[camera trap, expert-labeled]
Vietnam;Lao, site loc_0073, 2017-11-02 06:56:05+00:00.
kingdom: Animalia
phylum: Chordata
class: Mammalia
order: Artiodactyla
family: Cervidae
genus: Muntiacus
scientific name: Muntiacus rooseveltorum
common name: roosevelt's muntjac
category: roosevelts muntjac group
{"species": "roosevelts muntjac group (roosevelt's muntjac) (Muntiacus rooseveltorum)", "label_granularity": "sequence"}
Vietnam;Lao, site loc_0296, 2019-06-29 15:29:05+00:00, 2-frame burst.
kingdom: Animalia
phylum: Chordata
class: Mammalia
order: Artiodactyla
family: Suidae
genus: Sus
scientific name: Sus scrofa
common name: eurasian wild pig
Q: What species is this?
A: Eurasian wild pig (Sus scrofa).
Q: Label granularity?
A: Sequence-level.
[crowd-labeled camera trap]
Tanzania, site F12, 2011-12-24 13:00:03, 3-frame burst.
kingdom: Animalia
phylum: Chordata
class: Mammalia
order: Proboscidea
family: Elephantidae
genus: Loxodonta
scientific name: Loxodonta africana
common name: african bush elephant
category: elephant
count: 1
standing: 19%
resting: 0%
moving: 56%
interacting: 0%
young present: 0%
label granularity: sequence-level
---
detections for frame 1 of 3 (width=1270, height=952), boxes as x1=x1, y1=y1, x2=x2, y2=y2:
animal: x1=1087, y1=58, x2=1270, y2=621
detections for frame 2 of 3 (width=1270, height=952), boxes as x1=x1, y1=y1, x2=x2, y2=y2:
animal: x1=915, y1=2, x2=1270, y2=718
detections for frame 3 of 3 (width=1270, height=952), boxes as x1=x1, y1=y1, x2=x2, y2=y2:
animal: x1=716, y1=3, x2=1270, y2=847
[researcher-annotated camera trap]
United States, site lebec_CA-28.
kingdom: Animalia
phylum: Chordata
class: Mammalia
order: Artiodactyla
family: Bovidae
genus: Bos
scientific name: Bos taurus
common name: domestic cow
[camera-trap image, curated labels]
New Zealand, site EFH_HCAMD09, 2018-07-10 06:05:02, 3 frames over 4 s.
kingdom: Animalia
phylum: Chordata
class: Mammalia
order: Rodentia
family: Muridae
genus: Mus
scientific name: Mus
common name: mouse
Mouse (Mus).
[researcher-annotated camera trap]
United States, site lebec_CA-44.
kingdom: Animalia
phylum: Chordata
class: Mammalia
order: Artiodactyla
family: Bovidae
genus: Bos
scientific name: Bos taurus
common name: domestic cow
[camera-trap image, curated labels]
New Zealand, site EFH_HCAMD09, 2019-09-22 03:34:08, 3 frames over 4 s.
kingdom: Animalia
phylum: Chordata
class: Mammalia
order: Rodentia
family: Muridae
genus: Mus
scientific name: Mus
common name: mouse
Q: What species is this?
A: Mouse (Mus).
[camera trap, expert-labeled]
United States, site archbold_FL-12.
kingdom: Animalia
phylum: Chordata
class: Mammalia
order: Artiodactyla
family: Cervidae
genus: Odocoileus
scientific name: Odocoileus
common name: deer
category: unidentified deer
========================================
**EXERCISE PROMPT**
The lines above that hold "group" are the result; show every one of them.

**TASK SOLUTION**
category: roosevelts muntjac group
{"species": "roosevelts muntjac group (roosevelt's muntjac) (Muntiacus rooseveltorum)", "label_granularity": "sequence"}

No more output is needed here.